Our study suggests the feasibility of collecting verbal response data through Mechanical Turk. Whereas verbal responses are traditionally transcribed by human listeners (an approach that cannot easily scale to thousands of hours of recordings collected from thousands of participants via Mechanical Turk), automatic parsing via speech-to-text engines provides a potential avenue for quickly and cheaply transcribing vast quantities of data.

One potential downside to automated speech-to-text parsing is that these engines can be vulnerable to adversarial attacks, whereby malicious users intentionally generate recordings that the speech-to-text engine will reliably transcribe incorrectly (e.g., Carlini and Wagner (2018)). While we would not expect this to be a widespread problem in typical online experimental settings, researchers are also beginning to devise strategies for counteracting adversarial examples (Madry et al., 2017). Nevertheless, the potential existence of adversarial examples (which a human observer would likely have transcribed correctly) should be considered on an as-needed basis when applying these methods to massive online experiments that cannot easily be manually checked in detail.

Speech-to-text engines as a driver for adaptive verbal response experiments

Adaptive tests and experiments can dramatically reduce the time needed to assess knowledge and measure psychophysical and neuropsychological parameters. For example, computer adaptive testing is now widespread on standardized tests including the Graduate Record Examination (van der Linden & Glas, 2000), and the staircase method is commonly used to rapidly estimate participants’ psychophysical thresholds (Cornsweet, 1962). Modern variants of this technique, such as Bayesian active learning, use adaptive experiments to quickly map complex multivariate receptive fields based on neural data (Park & Pillow, 2012). Over the past several decades, researchers have also developed adaptive psychological experiments that leverage real-time processing of physiological signals, such as functional magnetic resonance imaging (Cox et al., 1995; Cox & Jesmanowicz, 1999; Cohen, 2001; deCharms, 2008; deBettencourt et al., 2015) and electroencephalography (e.g., Angelakis et al., (2007)).

Adaptive experiments driven by vocal responses have been limited, presumably because sufficiently accurate speech-to-text engines have only recently been broadly available. However, the computer-generated transcripts in our study captured many of the key patterns in participants’ recall sequences. These transcripts may be generated on the fly during an experiment, for use in adapting future experimental trials (e.g., to optimize learning, more quickly converge on an estimate of participants’ abilities or strategies, etc.).

Conclusions

The above findings show that automatic speech-to-text transcription, though imperfect, recovers many of the fundamental behavioral phenomena in free recall data.
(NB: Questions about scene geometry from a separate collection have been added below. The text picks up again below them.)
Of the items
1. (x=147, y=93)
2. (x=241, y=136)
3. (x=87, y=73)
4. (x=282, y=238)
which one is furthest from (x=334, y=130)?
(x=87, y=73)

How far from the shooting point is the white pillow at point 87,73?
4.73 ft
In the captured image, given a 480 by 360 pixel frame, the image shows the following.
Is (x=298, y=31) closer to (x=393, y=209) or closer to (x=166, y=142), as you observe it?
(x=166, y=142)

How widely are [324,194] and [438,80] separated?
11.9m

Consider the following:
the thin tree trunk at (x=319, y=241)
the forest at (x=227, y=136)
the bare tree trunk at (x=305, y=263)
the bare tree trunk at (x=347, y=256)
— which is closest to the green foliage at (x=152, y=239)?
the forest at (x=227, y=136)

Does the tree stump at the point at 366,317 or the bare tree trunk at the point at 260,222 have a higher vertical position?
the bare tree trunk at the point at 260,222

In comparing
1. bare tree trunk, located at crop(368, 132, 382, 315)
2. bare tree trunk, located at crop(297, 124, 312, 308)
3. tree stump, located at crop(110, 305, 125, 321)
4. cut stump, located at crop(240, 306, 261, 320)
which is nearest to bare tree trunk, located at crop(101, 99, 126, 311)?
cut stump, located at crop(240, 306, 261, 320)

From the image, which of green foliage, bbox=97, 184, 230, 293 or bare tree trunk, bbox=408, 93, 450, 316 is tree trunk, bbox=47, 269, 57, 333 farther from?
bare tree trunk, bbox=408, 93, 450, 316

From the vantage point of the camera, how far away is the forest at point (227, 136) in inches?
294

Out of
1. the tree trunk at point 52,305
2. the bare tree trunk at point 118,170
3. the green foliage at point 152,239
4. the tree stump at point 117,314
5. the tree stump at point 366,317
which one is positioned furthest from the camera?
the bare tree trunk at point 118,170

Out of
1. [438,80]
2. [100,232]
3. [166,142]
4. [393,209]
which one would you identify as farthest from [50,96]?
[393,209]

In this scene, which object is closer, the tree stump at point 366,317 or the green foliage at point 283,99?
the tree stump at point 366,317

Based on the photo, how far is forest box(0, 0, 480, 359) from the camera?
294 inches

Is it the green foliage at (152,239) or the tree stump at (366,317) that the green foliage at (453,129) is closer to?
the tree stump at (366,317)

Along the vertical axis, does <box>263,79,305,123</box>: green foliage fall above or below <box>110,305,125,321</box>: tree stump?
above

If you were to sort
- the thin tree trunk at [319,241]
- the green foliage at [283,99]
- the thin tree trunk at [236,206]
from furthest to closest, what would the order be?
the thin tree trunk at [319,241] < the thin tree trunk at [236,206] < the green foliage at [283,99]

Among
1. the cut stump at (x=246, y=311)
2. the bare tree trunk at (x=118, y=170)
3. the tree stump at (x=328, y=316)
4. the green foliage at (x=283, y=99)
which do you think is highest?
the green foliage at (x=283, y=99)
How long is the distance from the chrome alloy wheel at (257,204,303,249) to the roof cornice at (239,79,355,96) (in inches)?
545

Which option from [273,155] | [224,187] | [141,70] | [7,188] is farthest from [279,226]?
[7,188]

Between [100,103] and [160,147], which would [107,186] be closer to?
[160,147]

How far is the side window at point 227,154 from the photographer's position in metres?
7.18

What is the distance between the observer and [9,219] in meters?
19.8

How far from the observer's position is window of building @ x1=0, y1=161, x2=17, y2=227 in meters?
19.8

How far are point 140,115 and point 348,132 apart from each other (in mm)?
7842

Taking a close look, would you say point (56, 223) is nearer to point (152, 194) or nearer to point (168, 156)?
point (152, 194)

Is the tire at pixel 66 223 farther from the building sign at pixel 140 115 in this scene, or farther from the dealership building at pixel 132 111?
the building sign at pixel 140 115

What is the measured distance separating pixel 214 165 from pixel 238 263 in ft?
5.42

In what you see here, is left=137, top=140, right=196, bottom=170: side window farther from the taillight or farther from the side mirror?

Our results provide a proof of concept that automatic speech-to-text transcription is sufficiently accurate to serve as an effective substitute for human annotators in list-learning experiments. Additional study is needed to understand how broadly the level of performance we observed might generalize to other verbal response experiments, noisy recording environments, etc. Nevertheless, as improved speech-to-text algorithms are discovered and developed, we expect this to alleviate the need for human annotators.